» **引用文**
.....
お金の質を問う

昨日は経済効果について「真」とか「偽り」とかいう言葉を使いましたが、そう簡単に二分できるものじゃないかな、と、思いなおしています。

質のいいものと悪いものがあって、スペクトラム的に連続している。中間的な質のものがたくさんあって、その中に特に質のいい経済効果とひどく質の悪い経済効果があるというイメージかな。


これに関して、思い出すことがあります。

中学生のときだったか、先生が授業中に脱線してこんなクイズを出したことがありました。

  うまみ調味料の会社が売り上げを伸ばすために取った方法は

当時うまみ調味料はビンに詰めて売られていて、キャップを外すと中蓋に穴があいていて、そこから振りかけて使うようになっていました。
先生はゆっくり時間をかけて生徒たちに考えさせたあと、だれも思いつかないのを見極めて、得意そうに正解を教えてくれたのですが、その答えとは、

  中蓋にあいている穴を少し大きくすること

でした。知らず知らずのうちにたくさん使ってしまい、消費量が増えるという話です。

それを聞いたとき、人を騙してお金を取るとはなんて浅ましい、いやらしいことだろうと私は思いました。それに気づかずニヤニヤ得意そうにしている先生が信じられないという気持ちになりました。あのときの気分の悪さはときどき思い出しますが、教室にいた同級生たちには打ち明けられず、ひとりで今まで抱えてきています。

この程度で質が悪いと言っていたのでは、今の世の中わたっていけませんね。人の気持ちを煽って商売するものばかり、罠にはまって要らないものをたくさん買わされています。

医療費だって、どんな内容であろうが、金額が大きければ、福祉予算をたくさん使っていると自慢する議員さんもおられると聞きます。
.....
» **保存データの行**
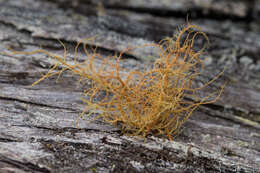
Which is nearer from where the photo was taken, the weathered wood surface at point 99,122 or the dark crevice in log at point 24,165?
the dark crevice in log at point 24,165

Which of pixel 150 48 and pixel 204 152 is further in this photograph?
pixel 150 48

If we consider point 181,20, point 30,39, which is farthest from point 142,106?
point 181,20

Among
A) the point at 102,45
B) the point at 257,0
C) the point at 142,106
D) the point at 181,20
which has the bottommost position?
the point at 142,106

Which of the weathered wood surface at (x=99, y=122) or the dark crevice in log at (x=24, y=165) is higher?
the weathered wood surface at (x=99, y=122)

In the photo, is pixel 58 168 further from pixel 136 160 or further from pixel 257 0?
pixel 257 0

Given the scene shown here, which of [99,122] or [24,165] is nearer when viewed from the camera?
[24,165]

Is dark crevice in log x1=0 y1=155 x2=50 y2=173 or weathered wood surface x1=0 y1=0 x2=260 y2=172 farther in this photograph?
weathered wood surface x1=0 y1=0 x2=260 y2=172

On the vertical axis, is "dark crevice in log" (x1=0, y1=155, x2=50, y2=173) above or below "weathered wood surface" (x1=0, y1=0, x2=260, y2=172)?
below

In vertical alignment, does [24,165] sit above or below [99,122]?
below
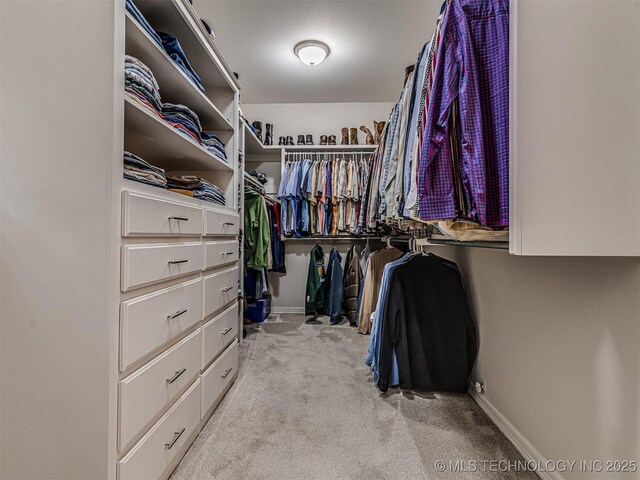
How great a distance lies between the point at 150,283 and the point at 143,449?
1.73 ft

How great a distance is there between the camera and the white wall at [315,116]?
11.3 feet

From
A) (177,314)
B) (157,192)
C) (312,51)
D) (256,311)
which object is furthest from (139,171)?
(256,311)

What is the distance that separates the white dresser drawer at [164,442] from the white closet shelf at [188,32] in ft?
5.36

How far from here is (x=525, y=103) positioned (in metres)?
0.69

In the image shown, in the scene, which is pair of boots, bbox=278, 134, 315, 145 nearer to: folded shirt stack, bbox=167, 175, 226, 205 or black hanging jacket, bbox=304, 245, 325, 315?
black hanging jacket, bbox=304, 245, 325, 315

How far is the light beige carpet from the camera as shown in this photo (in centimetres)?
110

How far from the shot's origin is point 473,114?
0.77 m

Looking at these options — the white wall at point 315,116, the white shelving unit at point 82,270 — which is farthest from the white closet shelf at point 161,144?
the white wall at point 315,116

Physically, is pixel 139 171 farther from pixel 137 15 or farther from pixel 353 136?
pixel 353 136

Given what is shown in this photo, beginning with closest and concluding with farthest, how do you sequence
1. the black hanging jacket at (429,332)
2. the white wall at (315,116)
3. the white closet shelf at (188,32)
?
the white closet shelf at (188,32) < the black hanging jacket at (429,332) < the white wall at (315,116)

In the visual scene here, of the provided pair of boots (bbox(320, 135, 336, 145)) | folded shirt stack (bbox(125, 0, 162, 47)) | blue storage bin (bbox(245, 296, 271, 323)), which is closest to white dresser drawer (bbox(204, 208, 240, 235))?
folded shirt stack (bbox(125, 0, 162, 47))

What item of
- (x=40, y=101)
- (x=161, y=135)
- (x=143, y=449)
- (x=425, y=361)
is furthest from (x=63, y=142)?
(x=425, y=361)

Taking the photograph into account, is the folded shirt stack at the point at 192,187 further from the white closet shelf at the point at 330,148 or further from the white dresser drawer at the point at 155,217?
the white closet shelf at the point at 330,148

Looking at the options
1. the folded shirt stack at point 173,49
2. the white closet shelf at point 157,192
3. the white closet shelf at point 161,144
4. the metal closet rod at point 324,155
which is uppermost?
the metal closet rod at point 324,155
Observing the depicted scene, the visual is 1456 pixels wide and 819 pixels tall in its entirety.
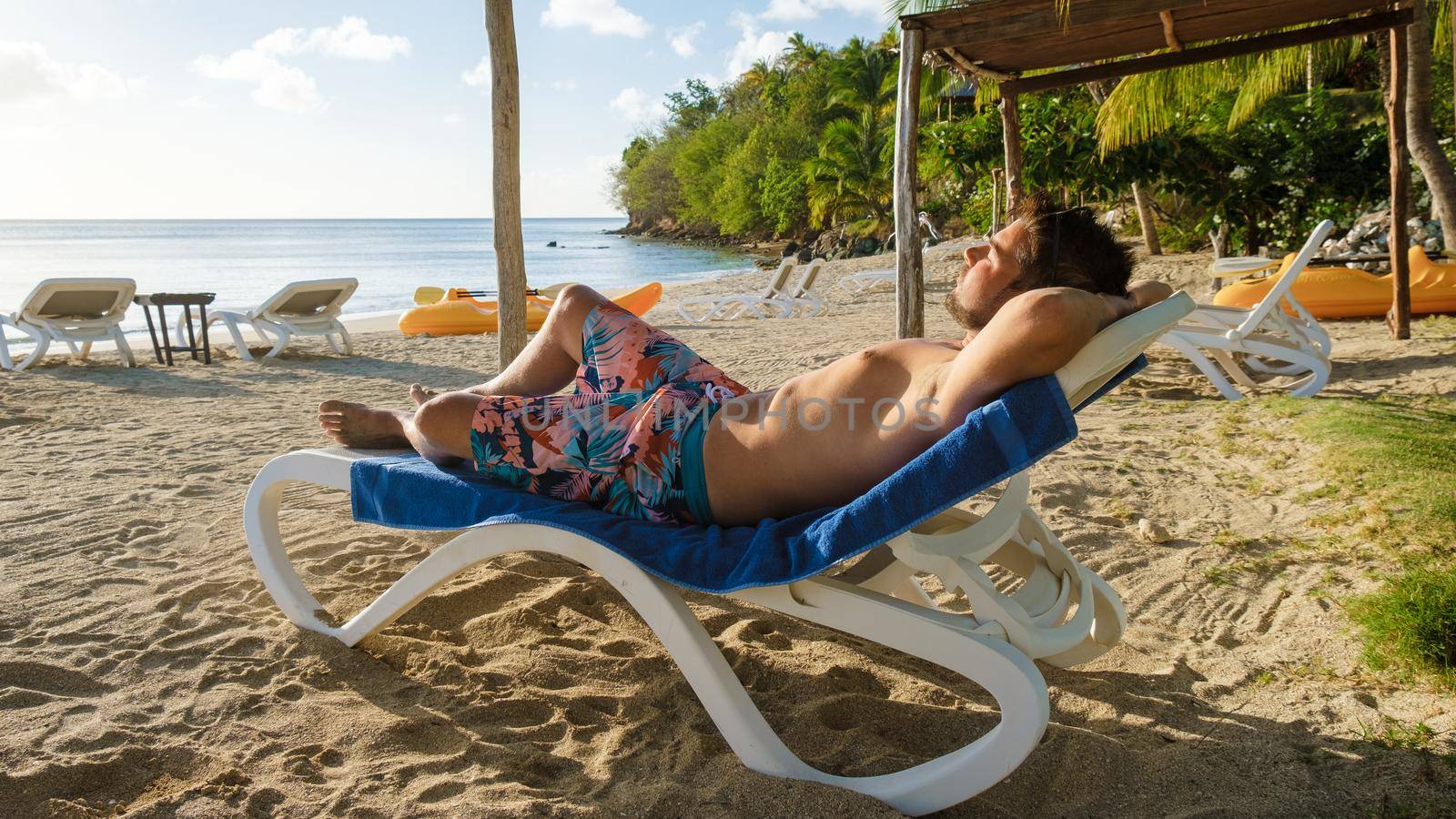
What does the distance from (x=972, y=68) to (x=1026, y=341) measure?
19.0 ft

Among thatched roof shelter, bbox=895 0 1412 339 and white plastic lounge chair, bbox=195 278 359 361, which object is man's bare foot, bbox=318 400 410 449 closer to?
thatched roof shelter, bbox=895 0 1412 339

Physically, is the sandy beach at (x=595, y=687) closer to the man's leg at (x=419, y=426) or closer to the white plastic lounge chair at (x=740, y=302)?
the man's leg at (x=419, y=426)

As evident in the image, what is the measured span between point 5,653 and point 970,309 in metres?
2.47

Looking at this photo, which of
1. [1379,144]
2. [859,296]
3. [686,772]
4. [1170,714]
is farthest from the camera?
[859,296]

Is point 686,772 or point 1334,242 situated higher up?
point 1334,242

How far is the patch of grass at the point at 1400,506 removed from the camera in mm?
2201

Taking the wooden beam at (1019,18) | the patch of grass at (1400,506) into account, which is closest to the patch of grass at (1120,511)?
the patch of grass at (1400,506)

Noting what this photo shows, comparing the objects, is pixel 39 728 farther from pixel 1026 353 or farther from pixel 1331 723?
pixel 1331 723

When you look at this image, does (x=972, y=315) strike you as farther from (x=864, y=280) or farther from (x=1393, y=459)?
(x=864, y=280)

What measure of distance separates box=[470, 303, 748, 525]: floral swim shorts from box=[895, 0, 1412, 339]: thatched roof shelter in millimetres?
3692

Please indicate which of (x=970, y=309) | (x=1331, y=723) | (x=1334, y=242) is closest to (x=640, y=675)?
(x=970, y=309)

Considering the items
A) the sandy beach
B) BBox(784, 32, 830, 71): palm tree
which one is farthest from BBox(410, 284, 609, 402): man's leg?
BBox(784, 32, 830, 71): palm tree

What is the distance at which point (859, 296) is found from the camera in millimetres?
14367

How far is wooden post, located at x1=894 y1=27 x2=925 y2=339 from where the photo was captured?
18.8 ft
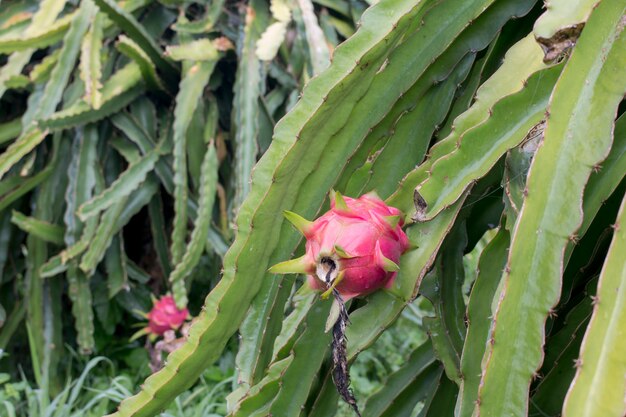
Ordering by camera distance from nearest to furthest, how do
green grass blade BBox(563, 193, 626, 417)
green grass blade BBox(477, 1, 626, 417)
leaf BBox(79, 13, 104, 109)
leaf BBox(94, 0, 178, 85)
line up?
1. green grass blade BBox(563, 193, 626, 417)
2. green grass blade BBox(477, 1, 626, 417)
3. leaf BBox(79, 13, 104, 109)
4. leaf BBox(94, 0, 178, 85)

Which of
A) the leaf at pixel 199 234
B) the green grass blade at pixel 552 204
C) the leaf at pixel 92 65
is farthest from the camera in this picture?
the leaf at pixel 92 65

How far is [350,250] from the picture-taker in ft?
2.96

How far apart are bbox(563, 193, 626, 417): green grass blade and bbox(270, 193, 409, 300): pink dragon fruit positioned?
26 cm

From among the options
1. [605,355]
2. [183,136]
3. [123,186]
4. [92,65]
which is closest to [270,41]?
[183,136]

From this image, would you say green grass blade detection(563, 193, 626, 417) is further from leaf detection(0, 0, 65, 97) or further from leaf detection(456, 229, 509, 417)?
leaf detection(0, 0, 65, 97)

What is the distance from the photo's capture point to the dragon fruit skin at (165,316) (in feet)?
7.87

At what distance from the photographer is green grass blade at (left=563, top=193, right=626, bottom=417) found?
2.27 ft

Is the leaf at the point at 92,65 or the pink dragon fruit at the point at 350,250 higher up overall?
the pink dragon fruit at the point at 350,250

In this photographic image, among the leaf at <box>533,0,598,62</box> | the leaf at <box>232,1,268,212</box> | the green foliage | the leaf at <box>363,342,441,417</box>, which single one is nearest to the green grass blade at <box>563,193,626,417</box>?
the green foliage

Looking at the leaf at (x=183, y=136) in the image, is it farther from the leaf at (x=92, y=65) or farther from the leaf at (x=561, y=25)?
the leaf at (x=561, y=25)

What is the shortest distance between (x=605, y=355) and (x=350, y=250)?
12.6 inches

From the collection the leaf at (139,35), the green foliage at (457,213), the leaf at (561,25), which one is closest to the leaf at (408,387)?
the green foliage at (457,213)

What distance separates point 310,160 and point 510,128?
0.29 metres

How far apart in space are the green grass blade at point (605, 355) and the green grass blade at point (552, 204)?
0.06 meters
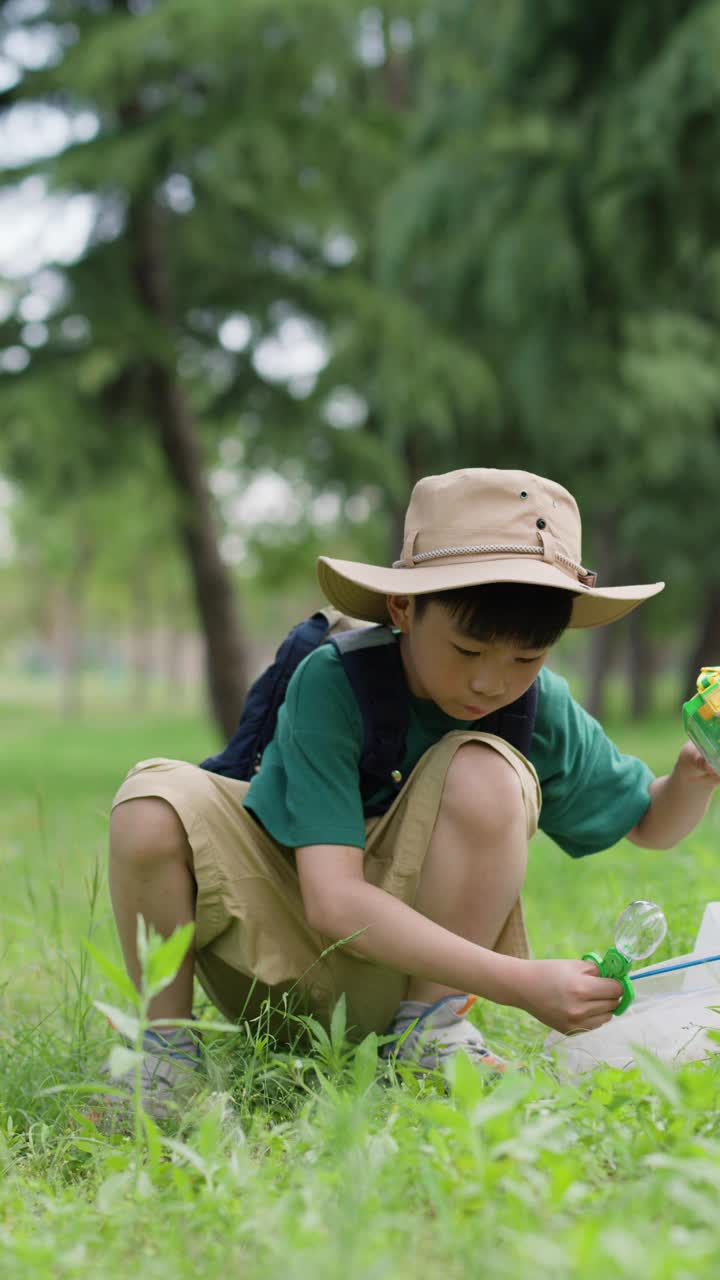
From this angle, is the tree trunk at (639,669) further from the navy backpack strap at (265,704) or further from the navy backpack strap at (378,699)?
the navy backpack strap at (378,699)

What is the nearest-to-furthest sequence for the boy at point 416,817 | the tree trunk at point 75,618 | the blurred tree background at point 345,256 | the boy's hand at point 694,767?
the boy at point 416,817 → the boy's hand at point 694,767 → the blurred tree background at point 345,256 → the tree trunk at point 75,618

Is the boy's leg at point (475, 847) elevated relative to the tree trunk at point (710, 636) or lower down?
elevated

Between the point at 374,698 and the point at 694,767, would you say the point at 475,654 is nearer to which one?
the point at 374,698

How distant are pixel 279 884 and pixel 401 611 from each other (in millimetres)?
494

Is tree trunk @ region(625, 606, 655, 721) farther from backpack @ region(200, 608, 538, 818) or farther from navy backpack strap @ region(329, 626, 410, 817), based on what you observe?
navy backpack strap @ region(329, 626, 410, 817)

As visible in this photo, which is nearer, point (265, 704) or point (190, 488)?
point (265, 704)

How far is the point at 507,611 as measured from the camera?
1931mm

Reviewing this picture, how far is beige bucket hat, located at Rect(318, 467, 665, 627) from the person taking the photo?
1.91 m

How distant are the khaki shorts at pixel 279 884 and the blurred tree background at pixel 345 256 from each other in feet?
.....
» **課題一覧**
1) お金の質についての文章を読んで、次の問いに答えよ。
(a) 筆者が昨日、経済効果について使ったと述べている言葉は何か。
(b) 先生が出したクイズの正解は何だったか。
(c) 医療費の金額が大きいとき、一部の議員が自慢するとされているのはどんなことか。
2) お金の質についての文章の続きを、最後の文のあとから書け。

» **課題別の解答**
1)
(a) 「真」と「偽り」
(b) 中蓋にあいている穴を少し大きくすること
(c) 福祉予算をたくさん使っていること

2)
量を議論するのは簡単ですが、質を議論するのにはセンスが必要です。質は一元的ではなくて多様であり、用途や文脈が違えば、違う評価が出てきて当たり前だからです。その文脈が含むところまで議論によって合意できたとすれば、ある程度のすりあわせが可能ではないかと私は思いますが、
世間知らずなので実際なんともわかりませんが、かなり難しいだろうと思うのです。

質のよいお金のもうけ方があり、質のよいお金の使い方があります。
肌の感覚としてはわかっても、私たちにはそれを語る語彙がとても少ないように思います。
今回の都知事の件でも、ただやっかんでいるようにしか聞こえない言葉が横行して私は気持ち悪かったです。

隣の芝生かもしれないけれど、ヨーロッパの人たちの方が、質についてきちんと議論できるのではないかと想像しています。医療費を減らすには、ではなくて、医療費の質を上げるには、という方向性を持たなければ医療はよくなっていかないし、質の問題だからこそ医師が論文として発表し社会にアピールする意義も出てくるわけです。経済的な問題は量の問題だと思ってしまっているところが、日本がヨーロッパと違うところで、ヨーロッパの方が成熟した社会なのかなと思ってしまいます。

うまみ調味料の商売の方法を他の中学生はどう思ったのでしょうか。
子どものときからそういうことを話し合えるような学校だったら日本も変わるかもしれないですね。